Белая зима быстро надвигалась на нас, и я не без некоторого любопытства наблюдал ее приход. Я люблю знакомиться с новыми странами в их крайних проявлениях, ведь только так можно ощутить их подлинную характерность. Если кому хочется повидать Петербург летом или Неаполь зимой, он с тем же успехом может не выезжать из Франции: по существу он не увидит там ничего примечательного.
Царевич Константин вернулся в Варшаву, так и не разоблачив заговора, для чего он и приезжал в Петербург. Александр же, чувствуя, что его окутывает густая невидимая сеть заговора, опечаленный более чем когда-либо, покинул милые его сердцу деревья Царскосельского парка, чьи аллеи уже покрывал ковер опавшей листвы. Исчезли без следа жаркие дни и бледные ночи, небесной лазури более не видно, воды Невы уже не переливаются сапфировыми отблесками, не слышно музыки, напоминавшей об эоловых арфах, и не плывут по реке лодки, полные цветов и женщин. А мне хотелось снова повидать те волшебные острова, что я нашел здесь, когда приехал. Они тогда нежились под пологом диковинных растений, среди густых листьев которых сияли широко раскрытые венчики цветов. Но вся эта нежная флора уже вернулась на восемь месяцев в свои оранжереи. Я стал искать пленявшие меня замки, дворцы, чудесные парки, но видел на их месте лишь сараи, окутанные серым туманом, вокруг которых березы мотали своими оголенными ветвями, а лапы елей, отягощенные траурной бахромой, угрюмо покачивались на ветру, да и сами обитатели загородных поместий, блистательные летние пташки, уже упорхнули в Петербург.

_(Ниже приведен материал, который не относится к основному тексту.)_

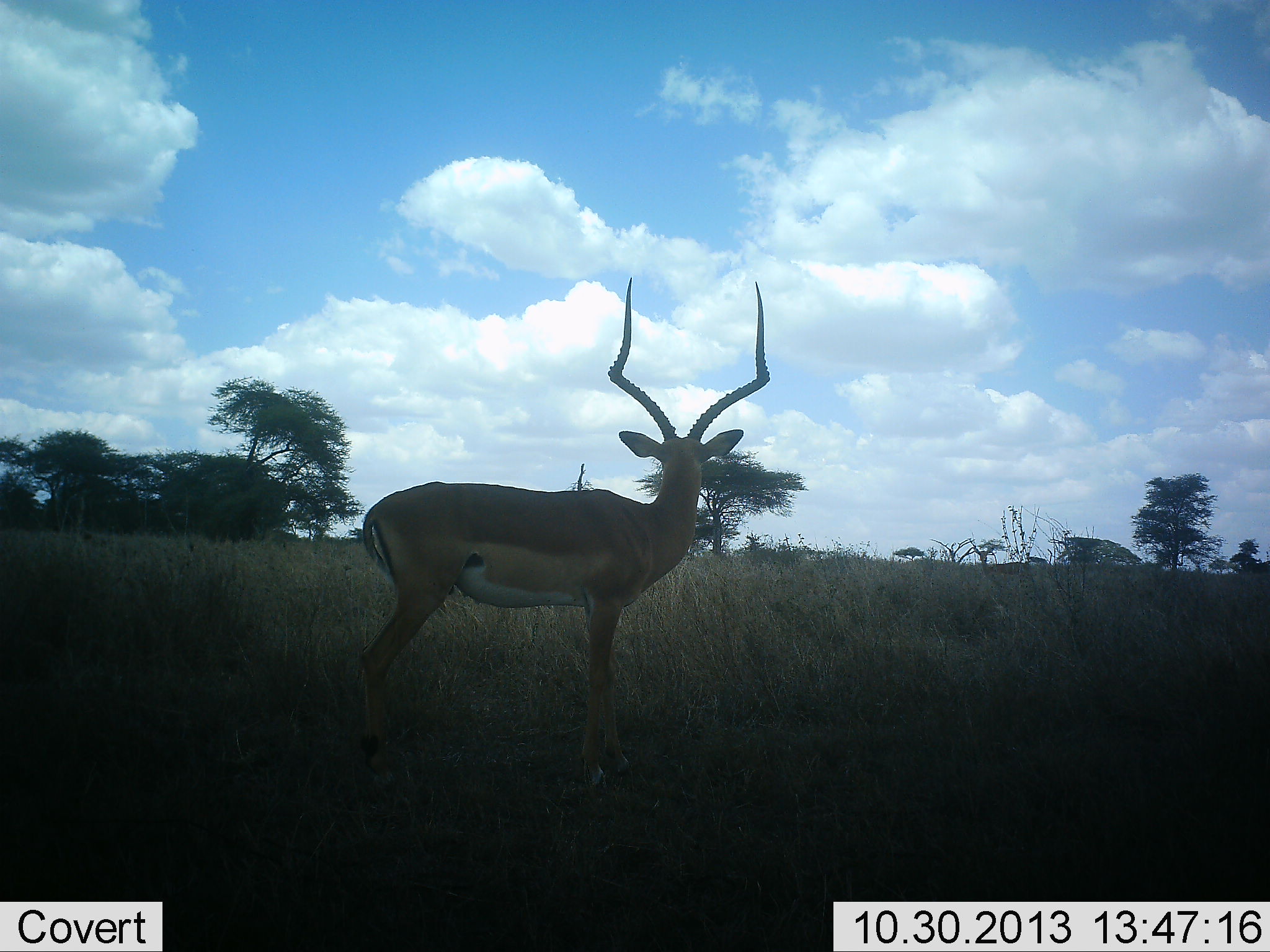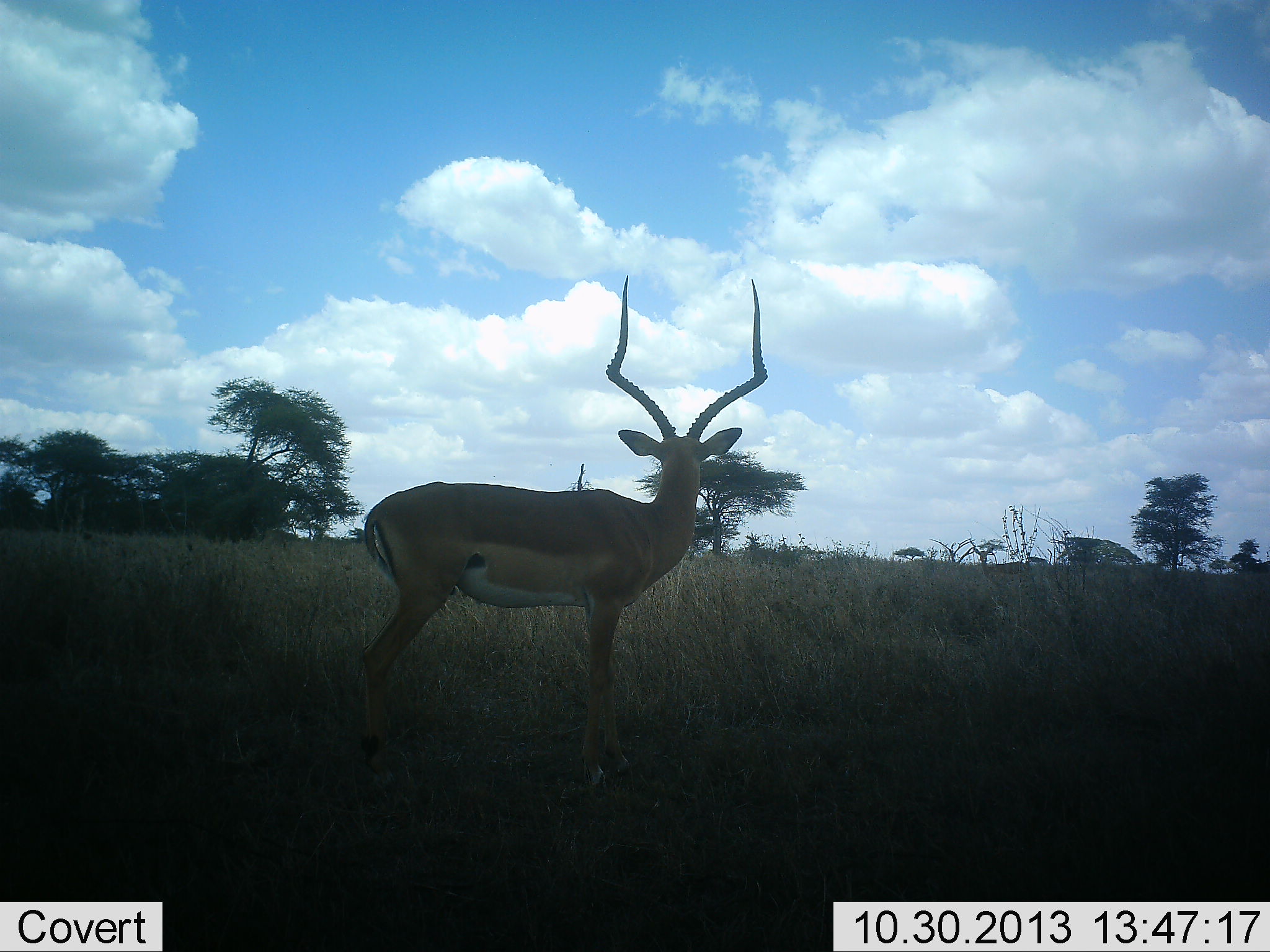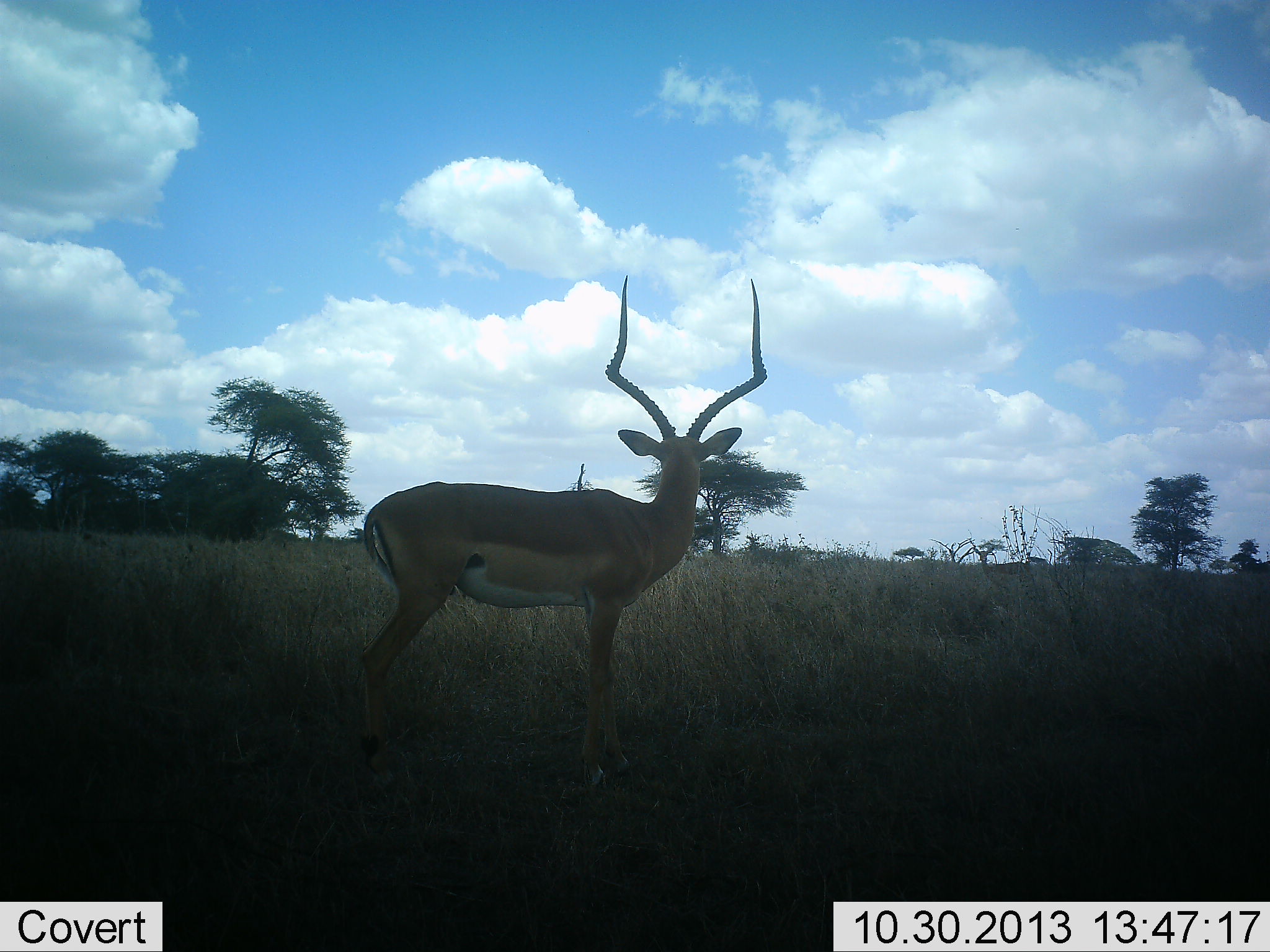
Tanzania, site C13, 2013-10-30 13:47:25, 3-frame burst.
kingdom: Animalia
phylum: Chordata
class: Mammalia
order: Artiodactyla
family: Bovidae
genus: Aepyceros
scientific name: Aepyceros melampus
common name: impala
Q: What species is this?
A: Impala (Aepyceros melampus).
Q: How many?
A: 1.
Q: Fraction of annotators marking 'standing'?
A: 100%.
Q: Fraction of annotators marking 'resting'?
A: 0%.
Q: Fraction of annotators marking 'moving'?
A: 0%.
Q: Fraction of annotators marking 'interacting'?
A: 0%.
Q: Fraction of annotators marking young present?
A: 0%.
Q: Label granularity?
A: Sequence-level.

Следуя совету, что за табльдотом дал мне, только что сюда приехавшему, любезный лионец, я купил у него меховую накидку и разъезжал по своим урокам из одного конца города в другой, завернувшись в нее. Впрочем, уроки почти всегда сводились скорее к болтовне, чем к упражнениям. Особенно господин Горголи, после тринадцати лет службы начальником полиции подавший в отставку, поспорив с губернатором столицы генералом Милорадовичем, и вернувшийся к частной жизни, испытывал потребность в отдыхе, устав от столь долгой суеты. Господин Горголи порой удерживал меня у себя, побуждая часами рассказывать ему просто по-дружески о Франции, о моих личных делах. Самую теплую привязанность проявлял ко мне господин Бобринский: среди подарков, которыми он осыпал меня непрестанно, я получил от него турецкую саблю отменной красоты. Что касается графа Алексея, он всегда оставался моим покровителем, хотя мне редко приходилось навещать его: он был слишком занят со своими друзьями в Петербурге и в Москве. Несмотря на расстояние в двести лье, разделяющее эти столицы, граф непрестанно находился в пути, ибо русский характер соткан из противоречий: наперекор очевидной вялости темперамента, он всего лишь со скуки легче легкого ввязывается в предприятия, требующие поистине лихорадочной деятельности!